Thursday, April 10, 2008

Reason #98 to Love Cleveland Sports: Trough Urinals at Municipal Stadium

I've heard it said that death is the great equalizer of men. That's all well and good for people who are dead, but what about those of us who have yet to cash in our chips? In a world where social classes are increasingly divided, I say it's sports, where people from every strata of life convoke for single, unifying cause: to cheer our teams to victory. And what better symbol of unity, of equality, of the fundamental sameness of every man, than a trough urinal?

Now combine the two.

Cleveland Municipal Stadium opened in 1931 as a multi use facility for the Indians and the Browns. By the time I came around, it was known as one of the worst stadiums in all of sports, a great, ugly, hulking, sticky, reeking thing. Not to me. Brown and magnificent, cavernous and capable of seating 80,000 fans, as far as I was concerned there was no grander place in all the world. I have many memories of the stadium, mostly of getting great seats for Tribe games and watching them lose. There were some Browns games too along the way. And, of course, I remember pissing into the trough urinals.

The experience was daunting at first, urinating side by side with grown men, largely drunk and cussing, and me barely tall enough to clear the lip of the trough. Inside was more than piss. Gum and spit and always a drenched cigarette butt or two loitering near the drain. The more I used those troughs over the years the more I liked and understood them. A trough urinal is where beer-filled men, from the rank and file to the rich, come together on common purpose. No walls or barriers of any kind, and who knows what two men you might get? A truck driver and an accountant. A lawyer and an out of work, ten-time divorcé. Fat guys, skinny guys, old guys, young guys. It didn't matter. All were contributing to the constant yellow stream flowing toward a single drain and, ultimately, that great open sewer called Lake Erie.

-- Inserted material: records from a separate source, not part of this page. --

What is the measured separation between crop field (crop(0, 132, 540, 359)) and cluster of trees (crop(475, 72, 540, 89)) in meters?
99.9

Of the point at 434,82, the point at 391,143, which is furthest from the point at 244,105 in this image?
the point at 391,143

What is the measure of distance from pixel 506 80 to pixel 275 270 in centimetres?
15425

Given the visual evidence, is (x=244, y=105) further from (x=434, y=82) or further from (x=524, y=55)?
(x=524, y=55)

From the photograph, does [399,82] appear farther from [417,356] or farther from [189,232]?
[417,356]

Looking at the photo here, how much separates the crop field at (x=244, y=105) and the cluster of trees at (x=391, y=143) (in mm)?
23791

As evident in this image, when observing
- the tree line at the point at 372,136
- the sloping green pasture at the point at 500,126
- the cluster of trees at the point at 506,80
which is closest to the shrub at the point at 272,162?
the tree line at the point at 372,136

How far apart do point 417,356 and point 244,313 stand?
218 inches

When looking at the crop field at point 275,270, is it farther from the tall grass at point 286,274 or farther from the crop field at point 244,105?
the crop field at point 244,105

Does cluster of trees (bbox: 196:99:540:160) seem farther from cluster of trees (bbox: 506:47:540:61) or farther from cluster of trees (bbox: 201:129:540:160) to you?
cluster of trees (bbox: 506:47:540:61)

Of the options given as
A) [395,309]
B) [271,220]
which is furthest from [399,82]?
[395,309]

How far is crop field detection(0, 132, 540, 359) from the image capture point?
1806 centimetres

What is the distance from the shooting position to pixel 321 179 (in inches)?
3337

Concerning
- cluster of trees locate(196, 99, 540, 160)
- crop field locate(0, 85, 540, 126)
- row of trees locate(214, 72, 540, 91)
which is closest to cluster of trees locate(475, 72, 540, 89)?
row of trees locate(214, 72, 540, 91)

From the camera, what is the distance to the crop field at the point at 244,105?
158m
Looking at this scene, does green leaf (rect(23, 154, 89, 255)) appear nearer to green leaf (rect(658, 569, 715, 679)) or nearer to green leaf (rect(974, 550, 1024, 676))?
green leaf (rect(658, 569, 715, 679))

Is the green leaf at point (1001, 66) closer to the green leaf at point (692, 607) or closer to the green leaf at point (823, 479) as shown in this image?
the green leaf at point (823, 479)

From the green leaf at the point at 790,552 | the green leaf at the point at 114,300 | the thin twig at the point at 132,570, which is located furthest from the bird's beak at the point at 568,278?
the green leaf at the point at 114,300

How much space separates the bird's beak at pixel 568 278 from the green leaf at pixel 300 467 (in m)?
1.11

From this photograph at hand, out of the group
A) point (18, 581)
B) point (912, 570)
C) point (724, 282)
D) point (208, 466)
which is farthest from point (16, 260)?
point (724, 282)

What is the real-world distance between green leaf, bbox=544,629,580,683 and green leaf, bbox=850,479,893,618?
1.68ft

The Indians moved into Jacob's Field in 1994. Arch traitor Art Modell relocated the Browns to Baltimore in '95. A year later, the empty Cleveland Municipal Stadium was torn down. Cleveland Browns Stadium stands in its place, along with its PSLs, rows of luxury suites and, alas, single-user urinals. Sure the team is still our team, and sure we'll cheer them to the end, but somehow it's all so sterile and stratified these days. Call me a commie, but how I long for the egalitarian days of the trough!



Anonymous said...


Haven't been in a couple years, but Fenway Park had the ole' troughs still circa 1912.

Any time you want to reminisce in Boston...let me know & we'll make it happen.

I know it will be torture to go to the ballpark where Neil Diamond runs the seventh inning & red tail hawks devour Fenway rats & drop carcasses on opposing fans, but sadly it waits for you in all its glory (minus the Coke bottles).


ps: Our Fenway food regiment for the Tigers fell right into place: Bob's Italian sausage was pumped in through their the third inning last night, Miguel Cabrera was holding that right hammy...sausage cramp!

Nate and Jeff Bowler, Co-Captains said...

I'm not afraid of Fenway rats, but Neil Diamond...yikes!

I love what's happening to Detroit, but none too pleased with my Tribe so far.


Anonymous said...

I absolutely refuse to use the troughs. There is just something really really creepy about them.


Nate and Jeff Bowler, Co-Captains said...

You elitist pig.


Anonymous said...

Still got troughs at Wrigley Field here in Chicago.

At Memorial Stadium in Champaign IL, where the Illini play, they used to have these giant granite slabs on the wall, with a "weep" pipe at the top trickling water down, a drain slot at the bottom, and another, thicker slab about 18" wide that you stood on. In college we called that "the wall of truth".

McBone said...

Sounds like a beautiful place. Thanks for reading, stew!